THE TASK — From the survey summary below, list every plan UK firms reported for their domestic-market activity over the next twelve months, with the percentage given for each.

GIVEN PASSAGE —
= = = = = = =

Results from the latest British Chambers of Commerce survey, in partnership with moneycorp, found that while 44% of UK exporters to the EU plan to grow their exports to the European Union, nearly a quarter (23%) are looking to either reduce their activity in the EU or have no activity at all in the next 12 months, following the ratification of the UK-EU Trade and Co-operation Agreement. Two-thirds of UK businesses are looking to increase activity in the domestic market.
Fieldwork for the survey, which received 1,024 responses from UK firms overall, 466 of whom were exporters to the EU, was undertaken between 18 and 31 January 2021. It found that:
Overall, almost two-thirds (60%) of UK firms plan to increase domestic activity over the next twelve months. 28% said they will consolidate rather than grow, 2% said they have no plans to be active in their home market, and 5% will decrease activity.
UK manufacturers (68%) and Business-to-Business (‘B2B’) service sectors firms (63%) – such as finance, legal, or marketing firms – are more likely to expect to increase domestic activity.

= = = = = = =

SUPPLIED MATERIAL —
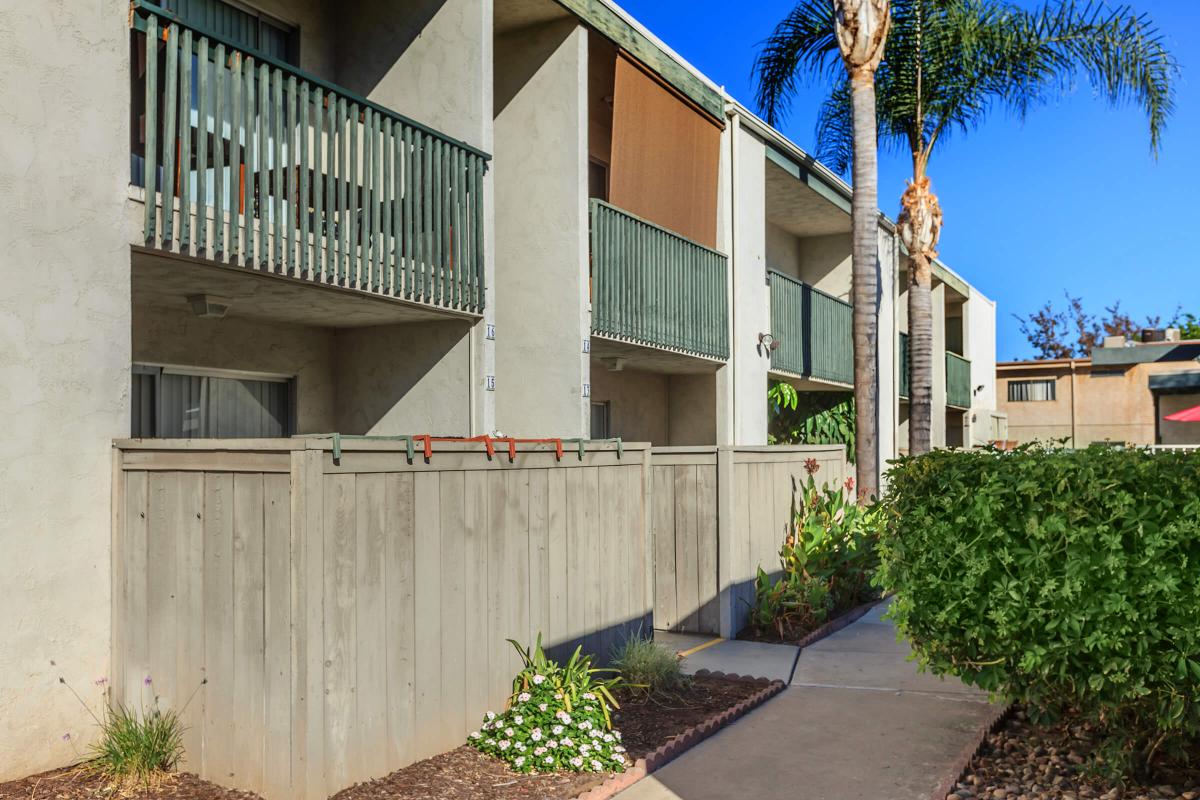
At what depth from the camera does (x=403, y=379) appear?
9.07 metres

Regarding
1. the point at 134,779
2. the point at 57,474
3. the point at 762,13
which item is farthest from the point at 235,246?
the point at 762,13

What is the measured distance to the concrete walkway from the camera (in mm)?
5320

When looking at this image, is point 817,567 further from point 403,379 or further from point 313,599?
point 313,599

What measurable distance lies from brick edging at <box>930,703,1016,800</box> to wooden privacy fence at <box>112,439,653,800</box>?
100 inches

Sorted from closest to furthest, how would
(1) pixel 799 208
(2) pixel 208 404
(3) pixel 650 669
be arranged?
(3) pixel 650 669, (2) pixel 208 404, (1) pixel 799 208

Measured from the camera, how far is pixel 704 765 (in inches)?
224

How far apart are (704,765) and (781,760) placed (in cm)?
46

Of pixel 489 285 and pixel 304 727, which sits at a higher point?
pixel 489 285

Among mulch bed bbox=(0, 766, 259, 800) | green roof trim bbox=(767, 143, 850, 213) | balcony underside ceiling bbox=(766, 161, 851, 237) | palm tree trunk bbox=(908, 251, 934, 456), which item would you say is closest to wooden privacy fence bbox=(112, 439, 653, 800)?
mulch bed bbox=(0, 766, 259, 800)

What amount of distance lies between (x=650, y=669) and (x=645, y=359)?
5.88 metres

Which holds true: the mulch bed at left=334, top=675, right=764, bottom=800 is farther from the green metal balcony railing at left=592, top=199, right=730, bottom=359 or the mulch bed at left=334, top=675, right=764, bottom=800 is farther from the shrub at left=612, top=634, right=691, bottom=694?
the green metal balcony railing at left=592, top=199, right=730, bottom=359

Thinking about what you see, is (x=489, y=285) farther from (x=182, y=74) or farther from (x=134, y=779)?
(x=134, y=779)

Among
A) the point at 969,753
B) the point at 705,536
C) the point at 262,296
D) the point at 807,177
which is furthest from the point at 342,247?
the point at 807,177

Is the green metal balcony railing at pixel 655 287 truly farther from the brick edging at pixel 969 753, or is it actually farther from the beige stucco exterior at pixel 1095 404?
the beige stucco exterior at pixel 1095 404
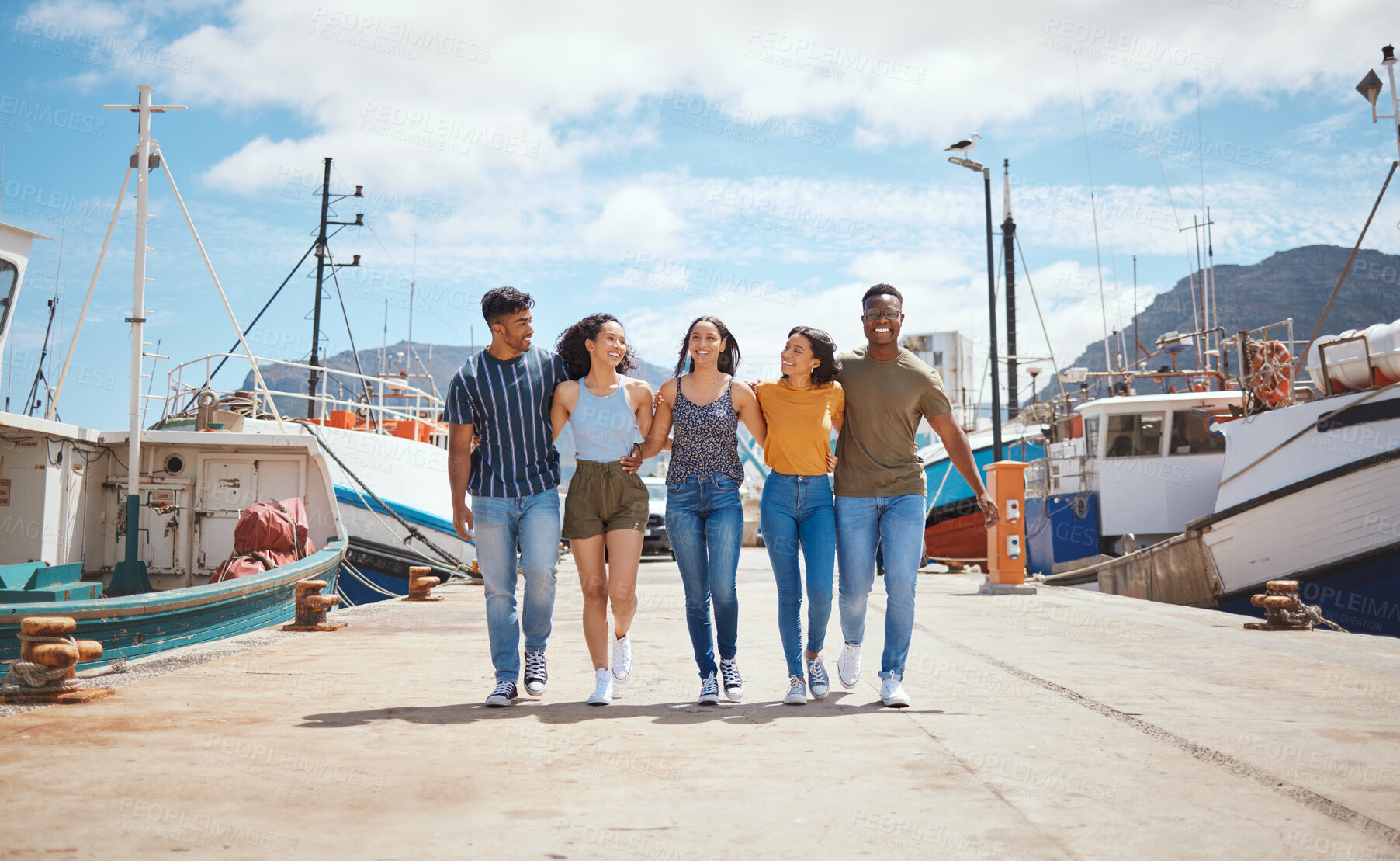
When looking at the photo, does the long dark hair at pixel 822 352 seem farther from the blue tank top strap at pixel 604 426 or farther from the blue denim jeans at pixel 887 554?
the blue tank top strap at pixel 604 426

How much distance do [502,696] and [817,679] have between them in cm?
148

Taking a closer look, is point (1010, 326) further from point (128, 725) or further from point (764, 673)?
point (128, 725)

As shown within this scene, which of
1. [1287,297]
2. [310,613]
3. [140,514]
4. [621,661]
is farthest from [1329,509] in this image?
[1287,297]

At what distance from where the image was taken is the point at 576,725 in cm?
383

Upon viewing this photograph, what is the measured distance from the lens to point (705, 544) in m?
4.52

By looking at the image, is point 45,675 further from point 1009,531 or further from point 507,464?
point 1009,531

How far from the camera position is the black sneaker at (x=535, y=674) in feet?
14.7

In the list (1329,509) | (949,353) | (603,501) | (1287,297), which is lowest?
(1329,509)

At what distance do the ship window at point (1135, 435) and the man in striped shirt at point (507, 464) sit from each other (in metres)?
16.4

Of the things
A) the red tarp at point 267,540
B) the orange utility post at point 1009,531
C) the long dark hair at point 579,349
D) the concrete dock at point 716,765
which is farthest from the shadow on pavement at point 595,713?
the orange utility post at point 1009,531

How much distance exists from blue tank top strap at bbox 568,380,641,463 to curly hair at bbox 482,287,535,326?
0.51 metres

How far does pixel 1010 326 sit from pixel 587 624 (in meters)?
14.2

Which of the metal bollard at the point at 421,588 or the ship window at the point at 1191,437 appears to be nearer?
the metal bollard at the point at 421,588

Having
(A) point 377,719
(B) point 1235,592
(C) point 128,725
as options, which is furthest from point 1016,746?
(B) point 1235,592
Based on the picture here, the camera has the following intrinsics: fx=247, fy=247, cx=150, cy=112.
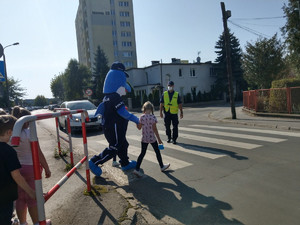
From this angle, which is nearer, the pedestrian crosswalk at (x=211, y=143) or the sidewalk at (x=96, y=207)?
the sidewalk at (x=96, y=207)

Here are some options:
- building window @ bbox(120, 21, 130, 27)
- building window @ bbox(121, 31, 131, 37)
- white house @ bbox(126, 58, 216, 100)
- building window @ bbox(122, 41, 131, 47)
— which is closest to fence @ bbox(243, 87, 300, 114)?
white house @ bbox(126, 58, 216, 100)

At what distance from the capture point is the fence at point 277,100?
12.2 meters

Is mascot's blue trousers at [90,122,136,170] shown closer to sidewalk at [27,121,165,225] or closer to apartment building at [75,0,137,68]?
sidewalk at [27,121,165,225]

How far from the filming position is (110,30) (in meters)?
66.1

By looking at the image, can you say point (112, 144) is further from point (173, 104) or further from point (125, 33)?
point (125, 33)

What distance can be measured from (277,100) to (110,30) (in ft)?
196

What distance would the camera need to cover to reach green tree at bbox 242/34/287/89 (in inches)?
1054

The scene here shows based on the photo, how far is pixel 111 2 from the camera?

= = = = = = =

EXERCISE RESPONSE —
- Increase domestic activity: 60%
- Consolidate rather than grow: 28%
- Decrease activity: 5%
- No plans to be active in their home market: 2%